I Just Love the New Book Shelf, and other Genealogy Library Delights

The Western Reserve Historical Society, Archives and Library Division, was our destination today. And we had a wonderful experience researching manuscript family histories, new books just received, historical newspapers, letters and papers of ancestors, and even the Checker files in the extensive Automotive Collection.

On the new bookshelf was Dowers of Washington County TN (1803-1892). 2004. Written by Gary R. Toms (a colleague of mine in the American Family Records Association) and William R. Gann. Available from Little Miami Publishing Company, Milford OH 45150-0588. http://www.littlemiamibooks.com I quickly checked all my surnames of interest in East Tennessee and found several sections I wanted.

Ann K. Sindelar, the Reference supervisor, took Kathryn and I on a tour of the upper floors of the Society where some 90% of the collections are to be found:

1. about 5,800 original newspapers for Ohio communities (as seen on History Detectives)

2. 15,000 family histories including those available on microfiche, (as seen on History Detectives)

3. And 131 linear feet, ca. 1,350 volumes, of family histories of all sizes and many countries I personally would like to see digitized–what a great collection of genealogy data we could search online! One volume–over 4 inches thick– was a collection of fold-out descent pedigrees.

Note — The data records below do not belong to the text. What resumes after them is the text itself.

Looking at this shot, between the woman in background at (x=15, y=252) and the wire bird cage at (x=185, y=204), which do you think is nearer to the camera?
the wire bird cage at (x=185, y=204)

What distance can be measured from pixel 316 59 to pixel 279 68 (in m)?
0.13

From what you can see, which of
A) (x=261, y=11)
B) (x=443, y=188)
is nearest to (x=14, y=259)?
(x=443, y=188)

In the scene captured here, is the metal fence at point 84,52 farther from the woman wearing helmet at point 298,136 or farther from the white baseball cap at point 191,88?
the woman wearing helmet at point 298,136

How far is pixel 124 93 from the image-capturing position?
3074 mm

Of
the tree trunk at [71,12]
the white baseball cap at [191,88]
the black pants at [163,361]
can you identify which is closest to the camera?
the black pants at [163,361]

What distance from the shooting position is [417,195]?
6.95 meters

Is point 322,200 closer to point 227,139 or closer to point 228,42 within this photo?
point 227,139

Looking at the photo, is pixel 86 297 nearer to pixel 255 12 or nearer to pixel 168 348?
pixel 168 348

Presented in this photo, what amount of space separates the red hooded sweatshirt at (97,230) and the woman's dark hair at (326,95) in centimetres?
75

Be sure to check our Eastern Trip Photo Collection on our Home Page for a glimpse into the treasures found “upstairs” in the Western Reserve Historical Society. Kathryn will have the pictures posted by the weekend.  Tomorrow she visits the Cleveland Public Library History and Genealogy Department while I am attending my invitation-only Renegade Millionaire Marketing Meeting. Your favorite genealogist, Arlene Eakle

PS A highlight of my research today was the correspondence describing the identification of Cleveland cemeteries where three little Hoyt brothers lie buried–and how they were found.   I am hunting for a 3-year-old boy who died while traveling west on the overland train.  His heartsick parents halted their journey along enough to bury him in a Cleveland cemetery.  Then they took the next train to continue their journey. These are the genealogy gems to be found onsite in research libraries all across our big, wide country. And these are usually not found on the internet. They lie hidden in family files. And you know how I feel about family files.